Impact of geography and non-Niger-Congo ancestry gene flow on imputation (A) Total number of imputed SNPs in samples from East, West, and South Africa by TOPMed and AGR. (B) Correlation between the number of SNPs imputed per individual by the AGR and the level of Khoe-San ancestry in South African participants. The regression line, along with correlation coefficient (R) and p value (Pearson correlation), is shown. (C) Inverse correlation between the number of SNPs imputed per individual by AGR and the level of East African non-Niger-Congo (EA non-NC) ancestry (Afro-Asiatic, Nilo-Saharan, or Eurasian) in the EA participants. The regression line, along with correlation coefficient (R) and p value (Pearson correlation), is shown. The ancestry proportions were inferred using ADMIXTURE (see Figure S5). Ancestry-based variation for the dataset imputed using the TOPMed panel is shown in Figure S6. (D) Violin plot comparing the distribution of non-reference discordance rate (NDR) between genotypes imputed using AGR vs. TOPMed in the East, West, and South African populations. Each regional subset (i.e., East, West, and South African populations) consist of ∼2,000 participants. The NDR is almost constant across the dataset for West African participants, while the NDR shows substantial variation among the South African participants. Panel codes: AGR, African Genome Resource hosted at the SIS; TOPMed, hosted at the TIS.

Figure 5

Comparison of imputed genotypes and genotypes inferred using WGS data (A) Number of sites that were shared by the imputed and WGS datasets for the 95 individuals. The red line on top shows the number of SNPs in the WGS data. (B) Venn diagram showing the overlap of SNPs between the WGSs and datasets imputed using AGR and TOPMed panels. (C) Violin plot summarizing the distribution of NDR for the five panels in the 95 individuals. (D) Correlation between the overall genotype discordance (estimated by NDR) and the level of Khoe-San ancestry in the five imputed datasets.
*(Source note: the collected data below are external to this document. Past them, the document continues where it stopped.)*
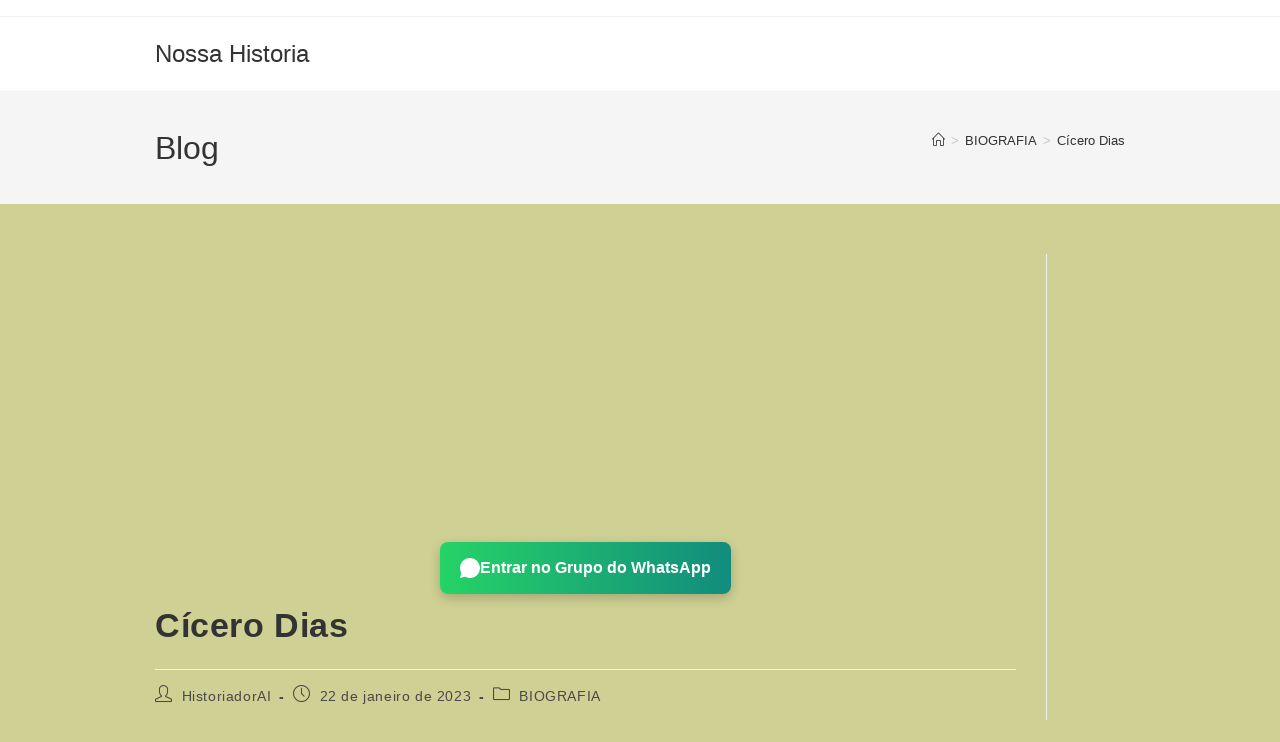

--- FILE ---
content_type: text/html; charset=utf-8
request_url: https://www.google.com/recaptcha/api2/aframe
body_size: 269
content:
<!DOCTYPE HTML><html><head><meta http-equiv="content-type" content="text/html; charset=UTF-8"></head><body><script nonce="UjFuWNVfnzuZiIgg2Ak54A">/** Anti-fraud and anti-abuse applications only. See google.com/recaptcha */ try{var clients={'sodar':'https://pagead2.googlesyndication.com/pagead/sodar?'};window.addEventListener("message",function(a){try{if(a.source===window.parent){var b=JSON.parse(a.data);var c=clients[b['id']];if(c){var d=document.createElement('img');d.src=c+b['params']+'&rc='+(localStorage.getItem("rc::a")?sessionStorage.getItem("rc::b"):"");window.document.body.appendChild(d);sessionStorage.setItem("rc::e",parseInt(sessionStorage.getItem("rc::e")||0)+1);localStorage.setItem("rc::h",'1769103673596');}}}catch(b){}});window.parent.postMessage("_grecaptcha_ready", "*");}catch(b){}</script></body></html>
The regression line for each panel is shown in a different color. The inclusion of the representative Khoe-San population probably leads to a much lower discordance and a gentler slope in the AGR compared with other panels. AGR, African Genome Resource hosted at the SIS; KGP_S, 1000 Genomes Project hosted at the SIS; HRC, Haplo-type Reference Consortium hosted at the SIS; KGP_M, 1000 Genomes Project hosted at the MIS; TOPMed, hosted at the TIS.